When his father died during his last year of college, the pressure mounted on Bawge to find gainful employment. Late last year, his future looked bright: Bawge landed a managerial job at a toolmaking company in Bangalore, India’s technology capital. He hoped to stay there and ascend the ladder into more senior positions.
Then the factory shuttered during the lockdown. Turning to manual labor was not an easy decision, he said. But as more and more young men came back to the village, they banded together. “I was depressed at first because I felt all the sacrifices made by my family for my education had gone to waste,” he said.
In another narrow lane of the same village sits the house of Atish Metre, a 25-year-old with an MBA, who works alongside Bawge.
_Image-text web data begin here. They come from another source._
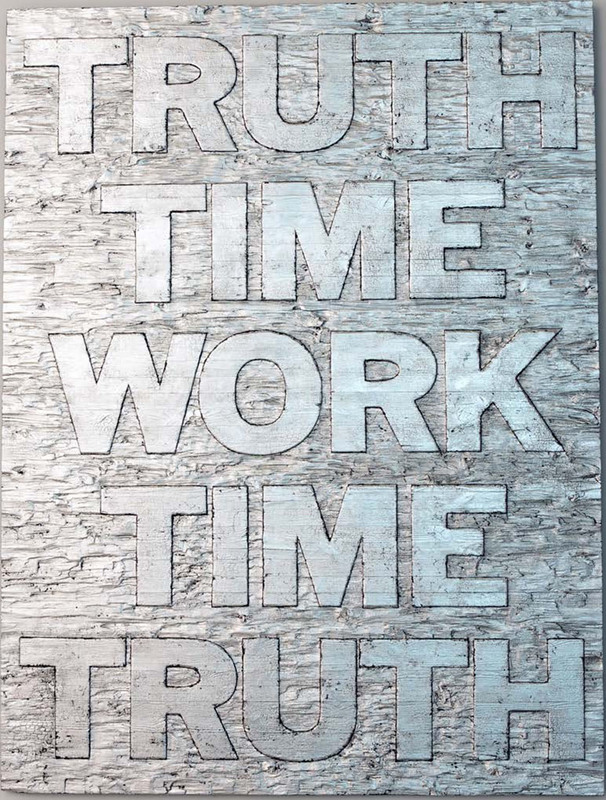 Mark TITCHNER - Scultura Volume - TRUTH TIME WORK TIME TRUTH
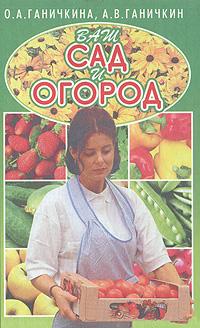 О. А. Ганичкина, А. В. Ганичкин Ваш сад и огород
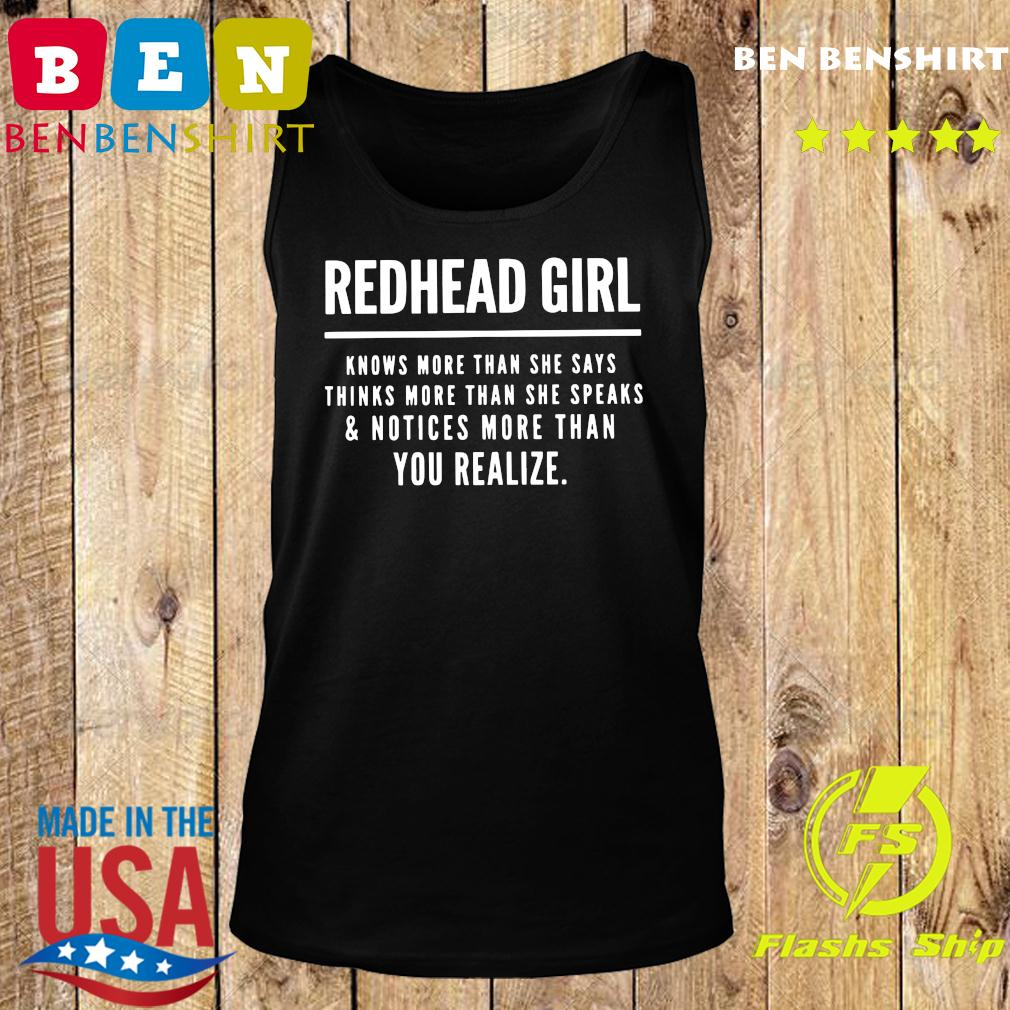 Redhead Girl Knows More Than She Says Thinks More Than She Speaks And Notices More Than You Realize Shirt Tank top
In February, he landed a position in Bangalore at one of India’s biggest banks as a home loan salesman. The job paid him $200 a month, enough that he could save a small amount. He loved that the job required him to wear a button-down shirt and formal shoes.
After the lockdown was imposed in late March, however, none of his customers were interested in taking out loans, and he couldn’t fulfill the targets set by his manager, who Metre said pressured him to quit. He returned to his village, expecting to stay home for a month or so, then return to the city to look for a new job. But now Metre is worried about going back as cases soar in Bangalore.
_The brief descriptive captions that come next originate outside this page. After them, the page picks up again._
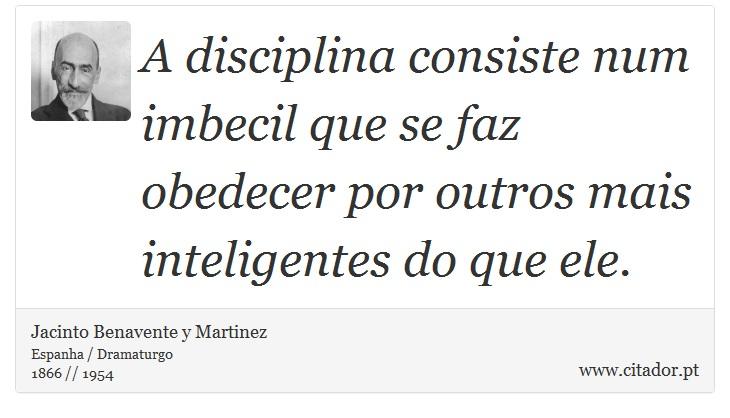 A disciplina consiste num imbecil que se faz obedecer por outros mais inteligentes do que ele. - Jacinto Benavente y Martinez - Frases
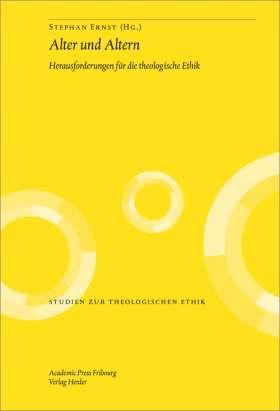 Alter und Altern. Herausforderungen für die theologische Ethik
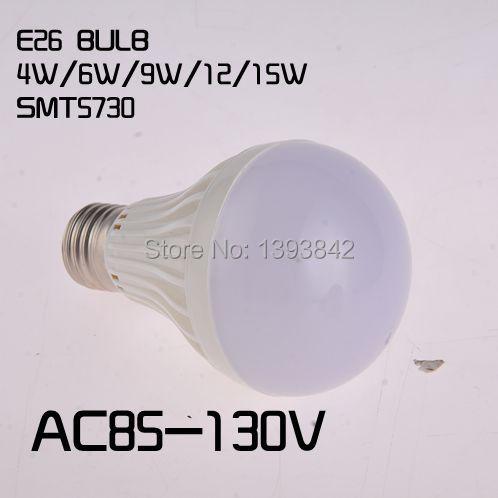 E26 LED bulb light SMD5730 bulb lamp High brightness bulbs led bulbs 4W 6W 9W 12W 15w AC110V 120V 127V Cold white/warm white(China (Mainland))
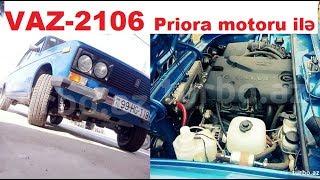 9500 manata VAZ-2106 Priora motoru ilə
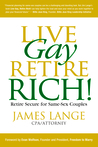 Live Gay, Retire Rich by James Lange
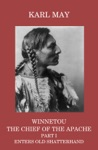Winnetou The Chief Of The Apache Part I Enters Old Shatterhand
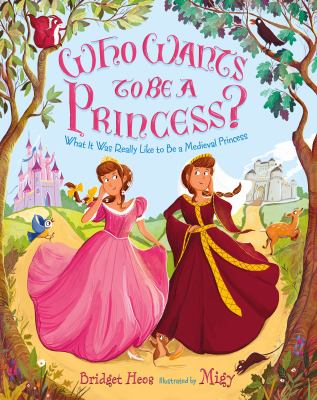 Cover image for Who wants to be a princess? : what it was really like to be a medieval princess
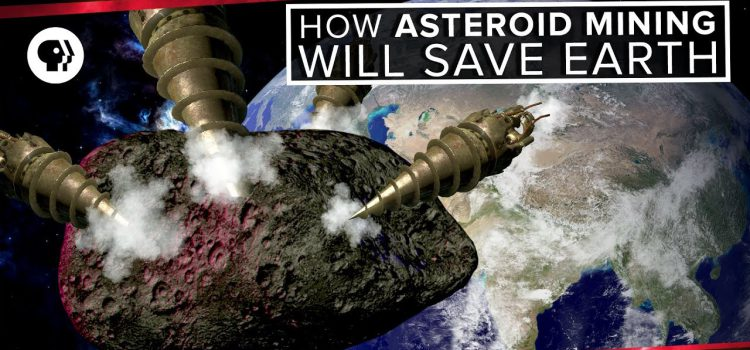 How Asteroid Mining Will Save the Earth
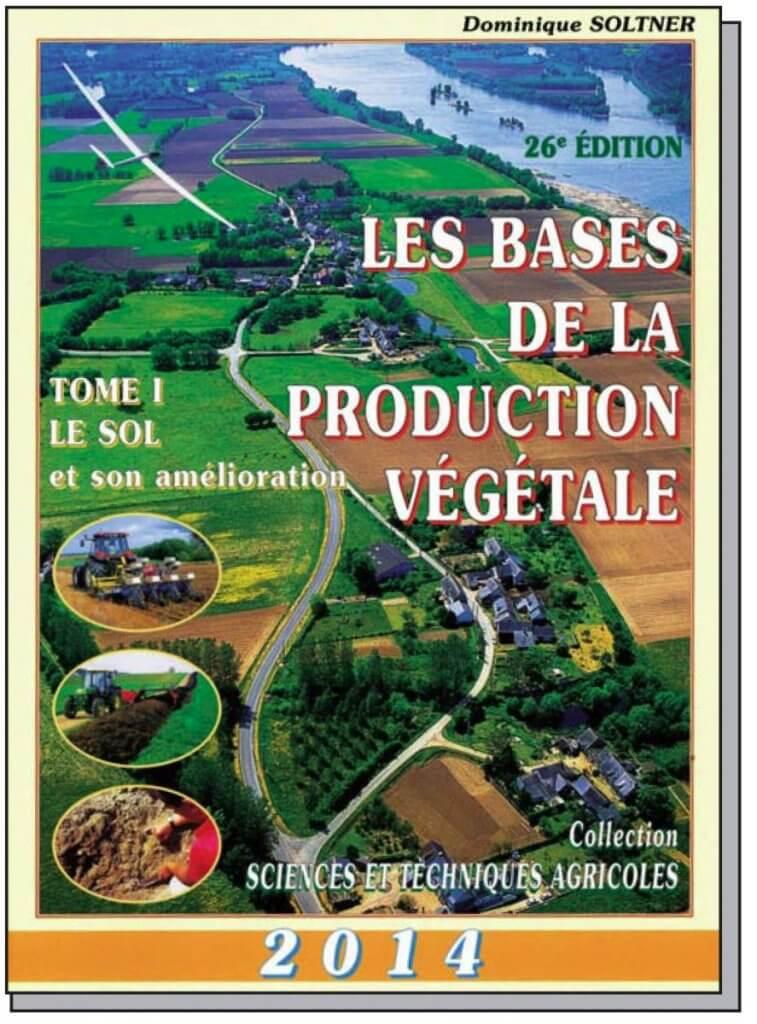 les bases de la production végétale, tome 1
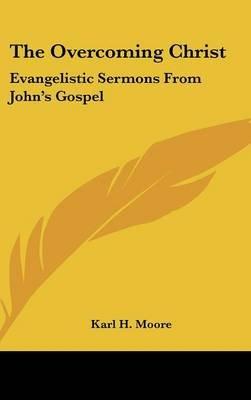 The Overcoming Christ - Evangelistic Sermons from John's Gospel (Hardcover): Karl H. Moore
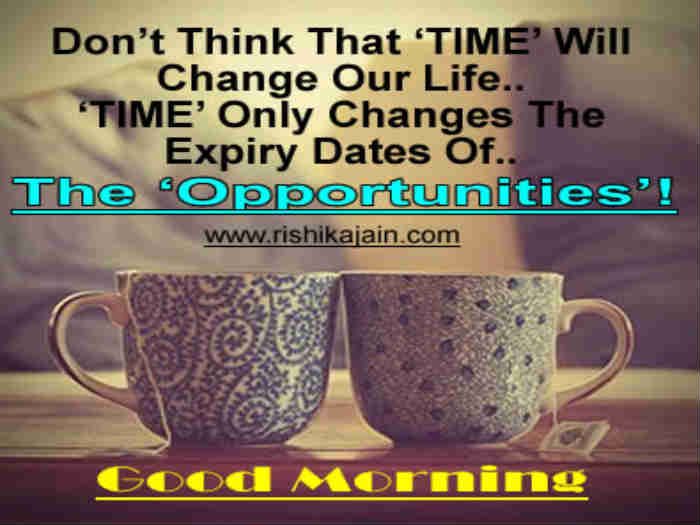 Beautiful Quotes Don T Think That Time Will Change Our Life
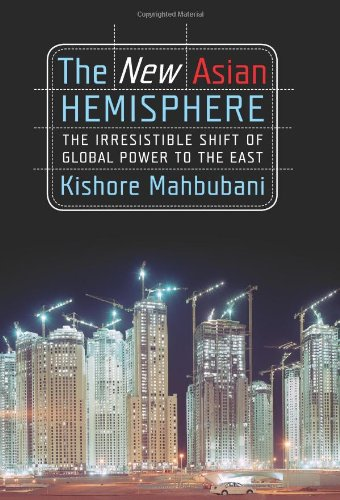 9781586484668: The New Asian Hemisphere: The Irresistible Shift of Global Power to the East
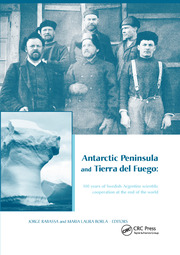 Antarctic Peninsula & Tierra del Fuego: 100 years of Swedish-Argentine scientific cooperation at the end of the world: Proceedings of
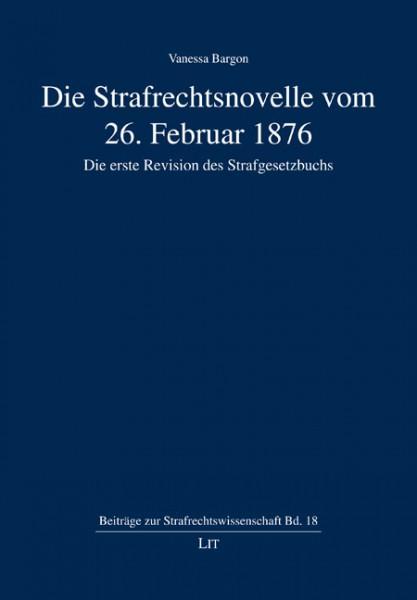 Die Strafrechtsnovelle vom 26. Februar 1876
“My friends were shocked to hear I was doing this,” he said. “They say, ‘You did an MBA and now this.’ ”
The same situation is playing out in other parts of the country. In the state of Telangana, Shankaraiah Karravula, a teacher for 14 years, was forced to turn to the rural employment program when he stopped receiving his salary after schools shut down in March.
“I am ready to do any work,” he said.
In the eastern state of Odisha, Rajendra Pradhan, a 24-year-old engineer, recently applied for the program.
“It pains me, but my family is dependent on me,” he said. “I can’t sit idle and watch them suffer.”
While the lockdown was officially lifted in June and the unemployment rate has improved, many economic indicators remain depressed.
Sudha Narayanan, an economist at the Indira Gandhi Institute of Development Research in Mumbai, said she expected the rural works program to remain a critical safety net for the next two years. “It’s the fallback option, but there is nothing in the rest of the economy to indicate that the jobs will all come back,” she said.
She said there is an urgent need for the government to expand the program’s funding and increase the number of guaranteed work days.
For Bawge, this work has kept his family fed. He still holds out hope that the factory will call him back. It reopened after restrictions were lifted, but managers say there is not enough work to reinstate all its employees.
“My father insisted I study so I would have a better future than him,” said Bawge, his voice briefly choking with grief. “The lockdown killed our dreams.”
Slater reported from New Delhi. Mohit Rao in Bangalore and Tazeen Qureshy in Bhubaneswar contributed to this report.